**Lista de tarefas**
1) Responda com base no trecho citado sobre o horror:
(a) Quais fronteiras o horror permite questionar?
(b) Entre quais dois termos se dá a tensão da dicotomia mencionada?
(c) Que figuras são listadas como exemplos do monstro?
2) Traduza para o inglês a frase do trecho citado sobre o horror: "Neste sentido, o horror é a pedagogia das nossas limitações."
3) Prolongue o texto sobre o horror a partir da última frase apresentada, mantendo o mesmo tom ensaístico.

**Trecho citado**
☆ ☆ ☆ ☆ ☆ ☆ ☆

O que me interessa no horror não é tanto o medo, mas a sua natureza visionária. O horror é uma poderosa ferramenta para questionarmos fronteiras. Quais delas? As fronteiras do corpo, da moral, dos consensos sobre a realidade. Tensionando os limites, o horror funda uma tradição de imagens e sensações das quais não conseguimos nos livrar tão facilmente, imagens que são um misto de ameaças e extravagâncias. O horror pode ser pensado em uma dicotomia, também. Refiro-me à tensão entre expansão x concisão. Por expansão, tento traduzir a ideia de que o horror sempre nos promete algo além do que é conhecido/percebido. O que dorme debaixo daquele lago opaco? O que se movimenta na beira daquele descampado? Alguém está ali, nas sombras? Há Outros que não são como nós? Quem somos quando dizemos “nós”? Há uma dobra na realidade, um mais-além? A expansão da realidade, no horror, me parece uma consequência do desconforto cotidiano com o desconhecido. Olhe ao seu redor: você consegue apreender toda a realidade à sua volta? Consegue, ao mesmo tempo, enxergar todos os ângulos de um objeto diante de você, ou ter sob controle tudo o que acontece, nos mínimos detalhes, no seu próprio corpo? Neste sentido, o horror é a pedagogia das nossas limitações. Por concisão, quero dizer que o horror possui um especial talento para sintetizar nossas ansiedades individuais e sociais. Em uma só imagem ou personagem, um complexo tecido de angústias, temores e constrangimentos se faz carne. Com frequência, isto se traduz na ideia do monstro. O vampiro, o morto-vivo, o licantropo, o fantasma. Eles condensam em si os impasses do humano.

☆ ☆ ☆ ☆ ☆ ☆ ☆

**Material fornecido**
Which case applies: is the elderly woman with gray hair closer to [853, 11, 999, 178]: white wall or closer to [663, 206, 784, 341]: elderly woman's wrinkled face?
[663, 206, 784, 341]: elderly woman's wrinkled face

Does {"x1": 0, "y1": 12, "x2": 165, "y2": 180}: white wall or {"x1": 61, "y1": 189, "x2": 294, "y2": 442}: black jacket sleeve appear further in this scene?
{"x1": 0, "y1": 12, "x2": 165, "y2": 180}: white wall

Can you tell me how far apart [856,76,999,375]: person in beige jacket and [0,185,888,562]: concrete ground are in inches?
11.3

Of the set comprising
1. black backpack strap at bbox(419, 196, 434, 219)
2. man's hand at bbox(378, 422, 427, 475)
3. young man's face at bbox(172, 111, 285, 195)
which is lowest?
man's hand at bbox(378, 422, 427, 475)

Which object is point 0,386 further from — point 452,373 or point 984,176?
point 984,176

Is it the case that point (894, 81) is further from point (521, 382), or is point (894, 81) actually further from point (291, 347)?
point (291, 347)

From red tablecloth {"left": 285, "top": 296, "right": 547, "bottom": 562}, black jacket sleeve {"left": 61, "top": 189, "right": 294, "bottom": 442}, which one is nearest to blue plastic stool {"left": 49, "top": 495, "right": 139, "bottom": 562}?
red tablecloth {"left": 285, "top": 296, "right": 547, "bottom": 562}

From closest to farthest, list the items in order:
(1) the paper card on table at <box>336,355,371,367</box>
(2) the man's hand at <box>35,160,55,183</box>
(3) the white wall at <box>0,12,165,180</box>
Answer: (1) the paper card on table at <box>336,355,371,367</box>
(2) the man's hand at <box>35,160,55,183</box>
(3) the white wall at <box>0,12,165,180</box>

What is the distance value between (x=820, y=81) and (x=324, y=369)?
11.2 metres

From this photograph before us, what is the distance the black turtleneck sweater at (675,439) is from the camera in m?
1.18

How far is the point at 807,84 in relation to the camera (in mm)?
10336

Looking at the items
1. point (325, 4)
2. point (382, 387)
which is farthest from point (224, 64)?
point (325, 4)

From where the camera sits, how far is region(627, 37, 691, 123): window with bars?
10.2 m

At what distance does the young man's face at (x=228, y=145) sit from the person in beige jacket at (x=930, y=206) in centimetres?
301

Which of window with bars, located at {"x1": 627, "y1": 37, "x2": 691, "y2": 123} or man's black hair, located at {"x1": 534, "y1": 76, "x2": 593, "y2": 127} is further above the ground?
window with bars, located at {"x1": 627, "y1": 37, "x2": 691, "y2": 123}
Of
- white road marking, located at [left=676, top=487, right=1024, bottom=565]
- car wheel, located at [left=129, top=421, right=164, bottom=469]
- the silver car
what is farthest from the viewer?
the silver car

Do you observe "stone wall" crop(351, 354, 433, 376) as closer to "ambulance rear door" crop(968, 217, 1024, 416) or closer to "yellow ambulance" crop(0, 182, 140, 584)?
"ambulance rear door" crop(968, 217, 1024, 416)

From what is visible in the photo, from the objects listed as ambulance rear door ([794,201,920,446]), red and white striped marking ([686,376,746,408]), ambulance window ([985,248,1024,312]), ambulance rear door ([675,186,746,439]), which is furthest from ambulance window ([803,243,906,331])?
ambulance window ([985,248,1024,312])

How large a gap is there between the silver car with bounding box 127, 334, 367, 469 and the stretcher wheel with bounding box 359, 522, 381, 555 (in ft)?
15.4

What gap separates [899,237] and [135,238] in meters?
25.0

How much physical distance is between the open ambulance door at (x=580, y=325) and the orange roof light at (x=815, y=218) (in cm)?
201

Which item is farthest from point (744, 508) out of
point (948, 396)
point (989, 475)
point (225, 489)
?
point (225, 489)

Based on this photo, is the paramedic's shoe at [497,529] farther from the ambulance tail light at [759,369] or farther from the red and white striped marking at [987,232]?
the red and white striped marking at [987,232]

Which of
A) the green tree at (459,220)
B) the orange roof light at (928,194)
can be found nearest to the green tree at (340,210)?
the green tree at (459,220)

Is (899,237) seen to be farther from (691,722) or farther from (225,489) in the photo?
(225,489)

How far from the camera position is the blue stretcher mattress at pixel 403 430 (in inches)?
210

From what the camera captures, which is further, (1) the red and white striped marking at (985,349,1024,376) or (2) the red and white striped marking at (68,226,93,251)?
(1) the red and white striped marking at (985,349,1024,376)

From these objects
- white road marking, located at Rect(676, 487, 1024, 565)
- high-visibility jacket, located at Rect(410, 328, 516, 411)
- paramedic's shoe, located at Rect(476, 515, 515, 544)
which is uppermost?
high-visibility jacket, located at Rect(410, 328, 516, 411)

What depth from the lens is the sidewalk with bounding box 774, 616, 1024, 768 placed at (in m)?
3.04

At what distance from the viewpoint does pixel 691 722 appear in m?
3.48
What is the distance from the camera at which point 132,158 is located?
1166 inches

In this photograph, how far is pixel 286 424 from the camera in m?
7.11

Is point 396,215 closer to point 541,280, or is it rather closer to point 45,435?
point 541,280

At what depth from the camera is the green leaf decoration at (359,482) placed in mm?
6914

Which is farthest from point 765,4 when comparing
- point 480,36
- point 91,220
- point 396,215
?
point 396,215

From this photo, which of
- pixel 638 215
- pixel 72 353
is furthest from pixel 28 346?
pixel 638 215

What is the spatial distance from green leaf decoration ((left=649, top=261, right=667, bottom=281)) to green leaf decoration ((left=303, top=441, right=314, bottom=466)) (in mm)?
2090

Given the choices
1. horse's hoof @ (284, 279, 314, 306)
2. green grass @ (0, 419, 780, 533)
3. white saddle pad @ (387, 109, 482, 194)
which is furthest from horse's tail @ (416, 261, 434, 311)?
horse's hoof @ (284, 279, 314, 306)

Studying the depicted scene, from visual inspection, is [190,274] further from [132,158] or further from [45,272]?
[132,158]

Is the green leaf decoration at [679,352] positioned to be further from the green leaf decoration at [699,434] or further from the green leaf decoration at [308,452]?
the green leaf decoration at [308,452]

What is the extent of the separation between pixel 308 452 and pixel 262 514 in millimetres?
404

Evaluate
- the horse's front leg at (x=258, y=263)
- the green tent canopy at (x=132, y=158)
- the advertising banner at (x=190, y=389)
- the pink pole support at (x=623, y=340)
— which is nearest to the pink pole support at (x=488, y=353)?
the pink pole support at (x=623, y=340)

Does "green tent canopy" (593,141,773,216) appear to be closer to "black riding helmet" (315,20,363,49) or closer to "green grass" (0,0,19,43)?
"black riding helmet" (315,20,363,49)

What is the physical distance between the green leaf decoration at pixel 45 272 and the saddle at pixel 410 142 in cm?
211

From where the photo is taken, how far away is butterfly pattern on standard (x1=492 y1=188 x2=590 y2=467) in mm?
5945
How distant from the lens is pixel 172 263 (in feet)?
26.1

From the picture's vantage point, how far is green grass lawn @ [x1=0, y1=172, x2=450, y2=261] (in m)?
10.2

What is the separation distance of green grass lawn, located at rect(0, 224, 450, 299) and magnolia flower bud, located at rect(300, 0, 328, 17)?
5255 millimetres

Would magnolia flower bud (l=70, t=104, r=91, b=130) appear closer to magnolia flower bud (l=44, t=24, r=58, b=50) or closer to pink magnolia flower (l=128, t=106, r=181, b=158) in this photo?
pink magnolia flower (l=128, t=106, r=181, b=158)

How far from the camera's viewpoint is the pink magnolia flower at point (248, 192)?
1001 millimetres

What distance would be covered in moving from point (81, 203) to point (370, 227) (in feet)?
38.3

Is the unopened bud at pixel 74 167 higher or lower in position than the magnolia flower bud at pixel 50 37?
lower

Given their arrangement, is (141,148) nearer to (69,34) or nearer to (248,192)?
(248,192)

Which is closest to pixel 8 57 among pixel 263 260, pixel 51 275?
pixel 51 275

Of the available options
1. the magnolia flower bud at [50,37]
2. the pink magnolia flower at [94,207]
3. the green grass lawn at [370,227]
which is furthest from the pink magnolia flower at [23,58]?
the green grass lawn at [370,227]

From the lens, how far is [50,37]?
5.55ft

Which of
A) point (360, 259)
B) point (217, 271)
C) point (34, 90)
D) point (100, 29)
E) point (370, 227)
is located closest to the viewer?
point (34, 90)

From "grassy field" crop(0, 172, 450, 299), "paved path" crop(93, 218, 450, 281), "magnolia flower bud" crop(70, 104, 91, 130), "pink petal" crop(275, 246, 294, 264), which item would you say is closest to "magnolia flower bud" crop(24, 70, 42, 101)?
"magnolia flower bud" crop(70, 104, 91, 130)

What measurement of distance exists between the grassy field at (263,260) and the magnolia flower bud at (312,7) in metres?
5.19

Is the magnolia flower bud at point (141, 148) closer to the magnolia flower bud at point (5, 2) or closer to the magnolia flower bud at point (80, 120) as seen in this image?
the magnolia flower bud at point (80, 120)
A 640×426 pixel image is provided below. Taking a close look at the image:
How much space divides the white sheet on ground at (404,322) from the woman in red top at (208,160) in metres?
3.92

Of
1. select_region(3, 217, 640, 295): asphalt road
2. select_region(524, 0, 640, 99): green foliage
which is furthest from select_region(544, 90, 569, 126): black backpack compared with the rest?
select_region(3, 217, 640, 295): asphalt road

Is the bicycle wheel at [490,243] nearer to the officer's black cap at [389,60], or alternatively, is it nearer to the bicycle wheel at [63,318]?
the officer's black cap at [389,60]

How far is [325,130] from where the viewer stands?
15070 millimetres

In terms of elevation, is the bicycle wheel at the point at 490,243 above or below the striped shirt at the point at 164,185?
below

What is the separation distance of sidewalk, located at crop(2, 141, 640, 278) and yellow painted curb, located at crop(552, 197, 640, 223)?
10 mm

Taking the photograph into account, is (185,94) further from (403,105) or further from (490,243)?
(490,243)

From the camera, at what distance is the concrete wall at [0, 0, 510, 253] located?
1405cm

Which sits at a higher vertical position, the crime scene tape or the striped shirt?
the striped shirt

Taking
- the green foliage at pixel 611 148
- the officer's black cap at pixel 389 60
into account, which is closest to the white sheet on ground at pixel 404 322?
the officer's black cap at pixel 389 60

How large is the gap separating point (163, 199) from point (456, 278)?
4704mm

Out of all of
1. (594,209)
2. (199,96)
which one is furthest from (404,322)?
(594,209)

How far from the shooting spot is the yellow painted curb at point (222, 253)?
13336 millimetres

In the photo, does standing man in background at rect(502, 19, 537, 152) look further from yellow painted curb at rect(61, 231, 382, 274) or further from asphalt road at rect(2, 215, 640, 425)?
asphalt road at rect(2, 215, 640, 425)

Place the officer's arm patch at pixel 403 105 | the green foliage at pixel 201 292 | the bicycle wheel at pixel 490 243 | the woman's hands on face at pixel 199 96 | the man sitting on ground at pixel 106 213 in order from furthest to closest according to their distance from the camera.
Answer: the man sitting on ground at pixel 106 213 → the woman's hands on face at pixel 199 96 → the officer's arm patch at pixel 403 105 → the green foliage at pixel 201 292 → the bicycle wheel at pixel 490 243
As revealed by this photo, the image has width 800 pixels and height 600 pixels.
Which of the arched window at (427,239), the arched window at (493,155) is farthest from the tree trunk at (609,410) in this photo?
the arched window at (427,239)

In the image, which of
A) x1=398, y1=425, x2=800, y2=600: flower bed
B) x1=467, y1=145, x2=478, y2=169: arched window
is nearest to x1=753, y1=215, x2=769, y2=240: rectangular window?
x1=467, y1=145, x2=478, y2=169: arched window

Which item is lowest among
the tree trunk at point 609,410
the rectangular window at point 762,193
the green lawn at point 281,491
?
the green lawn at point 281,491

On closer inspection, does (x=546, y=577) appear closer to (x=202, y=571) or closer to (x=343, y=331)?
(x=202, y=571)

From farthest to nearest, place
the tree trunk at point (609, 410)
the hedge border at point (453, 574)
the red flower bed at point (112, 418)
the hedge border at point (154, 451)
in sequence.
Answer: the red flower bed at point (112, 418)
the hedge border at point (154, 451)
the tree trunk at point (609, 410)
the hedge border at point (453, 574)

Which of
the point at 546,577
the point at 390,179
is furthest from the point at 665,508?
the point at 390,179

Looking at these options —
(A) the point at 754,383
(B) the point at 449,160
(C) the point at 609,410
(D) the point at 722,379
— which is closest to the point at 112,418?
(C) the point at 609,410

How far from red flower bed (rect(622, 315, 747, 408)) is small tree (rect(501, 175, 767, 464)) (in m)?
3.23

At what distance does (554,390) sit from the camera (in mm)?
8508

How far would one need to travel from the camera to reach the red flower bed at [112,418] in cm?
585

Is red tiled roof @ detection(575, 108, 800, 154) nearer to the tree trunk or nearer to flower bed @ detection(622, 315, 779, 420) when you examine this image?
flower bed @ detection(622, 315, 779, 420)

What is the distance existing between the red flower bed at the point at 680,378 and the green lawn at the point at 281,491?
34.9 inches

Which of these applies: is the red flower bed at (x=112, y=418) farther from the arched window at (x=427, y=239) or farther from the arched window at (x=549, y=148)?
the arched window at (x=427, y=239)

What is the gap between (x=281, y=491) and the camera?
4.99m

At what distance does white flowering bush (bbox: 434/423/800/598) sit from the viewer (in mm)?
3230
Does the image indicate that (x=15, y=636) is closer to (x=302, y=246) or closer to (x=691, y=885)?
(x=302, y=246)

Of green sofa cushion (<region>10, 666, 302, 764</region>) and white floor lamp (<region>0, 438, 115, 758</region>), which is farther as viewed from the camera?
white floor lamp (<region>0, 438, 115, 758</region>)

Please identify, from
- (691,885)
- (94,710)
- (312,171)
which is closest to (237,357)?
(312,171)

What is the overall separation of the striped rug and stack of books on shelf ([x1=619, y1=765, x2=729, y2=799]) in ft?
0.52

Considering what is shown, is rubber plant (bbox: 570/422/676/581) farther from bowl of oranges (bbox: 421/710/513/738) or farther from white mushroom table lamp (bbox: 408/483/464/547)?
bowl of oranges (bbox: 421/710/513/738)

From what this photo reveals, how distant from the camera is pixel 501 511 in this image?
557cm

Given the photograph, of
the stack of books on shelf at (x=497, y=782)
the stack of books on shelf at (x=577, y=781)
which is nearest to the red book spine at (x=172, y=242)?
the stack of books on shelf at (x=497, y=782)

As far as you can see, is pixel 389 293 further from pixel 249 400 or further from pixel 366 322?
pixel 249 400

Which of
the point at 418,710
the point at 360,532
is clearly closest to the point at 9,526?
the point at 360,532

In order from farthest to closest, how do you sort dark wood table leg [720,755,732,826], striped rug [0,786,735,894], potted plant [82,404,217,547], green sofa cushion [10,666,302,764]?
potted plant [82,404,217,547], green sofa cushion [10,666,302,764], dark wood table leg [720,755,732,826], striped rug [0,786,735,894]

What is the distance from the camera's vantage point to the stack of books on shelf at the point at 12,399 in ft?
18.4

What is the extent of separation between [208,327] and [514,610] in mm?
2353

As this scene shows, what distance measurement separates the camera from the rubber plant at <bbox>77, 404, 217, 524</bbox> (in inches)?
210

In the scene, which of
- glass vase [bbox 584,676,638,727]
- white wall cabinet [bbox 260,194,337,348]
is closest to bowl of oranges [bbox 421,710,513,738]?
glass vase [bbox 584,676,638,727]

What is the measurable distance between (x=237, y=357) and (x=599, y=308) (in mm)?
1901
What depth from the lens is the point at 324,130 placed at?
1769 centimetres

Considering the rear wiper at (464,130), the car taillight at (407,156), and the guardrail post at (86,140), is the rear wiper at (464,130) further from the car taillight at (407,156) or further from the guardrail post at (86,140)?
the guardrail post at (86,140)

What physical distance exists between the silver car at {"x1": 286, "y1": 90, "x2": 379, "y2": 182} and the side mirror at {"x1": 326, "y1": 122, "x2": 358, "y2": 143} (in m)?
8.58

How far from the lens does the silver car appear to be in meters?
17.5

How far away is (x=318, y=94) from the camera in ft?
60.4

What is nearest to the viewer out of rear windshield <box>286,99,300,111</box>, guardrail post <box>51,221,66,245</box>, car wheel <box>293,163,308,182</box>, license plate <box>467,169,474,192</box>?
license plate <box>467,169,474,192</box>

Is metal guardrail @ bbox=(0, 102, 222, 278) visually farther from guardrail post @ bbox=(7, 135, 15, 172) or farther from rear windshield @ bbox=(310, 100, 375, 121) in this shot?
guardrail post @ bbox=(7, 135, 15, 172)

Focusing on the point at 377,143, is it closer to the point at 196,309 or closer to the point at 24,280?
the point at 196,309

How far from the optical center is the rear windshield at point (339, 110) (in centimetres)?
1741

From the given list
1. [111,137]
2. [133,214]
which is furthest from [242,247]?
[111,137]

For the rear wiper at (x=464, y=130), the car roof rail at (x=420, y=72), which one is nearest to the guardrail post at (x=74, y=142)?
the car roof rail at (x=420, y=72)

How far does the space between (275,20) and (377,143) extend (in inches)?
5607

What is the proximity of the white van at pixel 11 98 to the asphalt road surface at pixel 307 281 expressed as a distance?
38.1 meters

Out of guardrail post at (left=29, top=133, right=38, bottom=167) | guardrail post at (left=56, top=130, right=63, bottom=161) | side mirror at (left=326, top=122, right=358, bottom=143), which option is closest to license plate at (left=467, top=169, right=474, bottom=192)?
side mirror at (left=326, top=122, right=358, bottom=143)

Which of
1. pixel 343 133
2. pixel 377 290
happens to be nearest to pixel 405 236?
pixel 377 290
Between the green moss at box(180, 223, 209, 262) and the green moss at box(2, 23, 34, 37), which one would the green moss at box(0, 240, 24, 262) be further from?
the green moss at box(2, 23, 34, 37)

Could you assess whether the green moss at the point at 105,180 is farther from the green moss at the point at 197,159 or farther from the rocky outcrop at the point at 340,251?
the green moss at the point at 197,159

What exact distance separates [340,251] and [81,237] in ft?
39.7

☆ ☆ ☆ ☆ ☆ ☆ ☆

**Tarefas resolvidas**
1)
(a) As fronteiras do corpo, da moral e dos consensos sobre a realidade.
(b) Entre expansão e concisão.
(c) O vampiro, o morto-vivo, o licantropo e o fantasma.

2) In this sense, horror is the pedagogy of our limitations.

3)
Gótico nordestino é um comentário sobre pessoas, sobre família, sobre política, sobre o Brasil, sobre meus sentimentos. É uma forma de processar o luto pela perda de um amigo querido, bem como de dar conta do longo processo de luta pela vida do meu avô, que veio a falecer agora em 2022. É minha forma de intervenção política, mas também é meu convite para que vocês possam, durante algum tempo, esquecer um pouco da vida diária e mergulhar num mundo estranho e catártico. Seus nove contos são, como toda obra literária, resultado de diálogos com múltiplas referências culturais. Há, porém, uma unidade, que é a atmosfera, nos meus contos, criada pela influência do horror. Para mim, o horror é um dos principais temperos do livro, embora fique em aberto se todos, ou mesmo algum dos contos pode ser considerado como de fato “horror”. A resposta a esta indagação não me cabe, mas, sim, a vocês.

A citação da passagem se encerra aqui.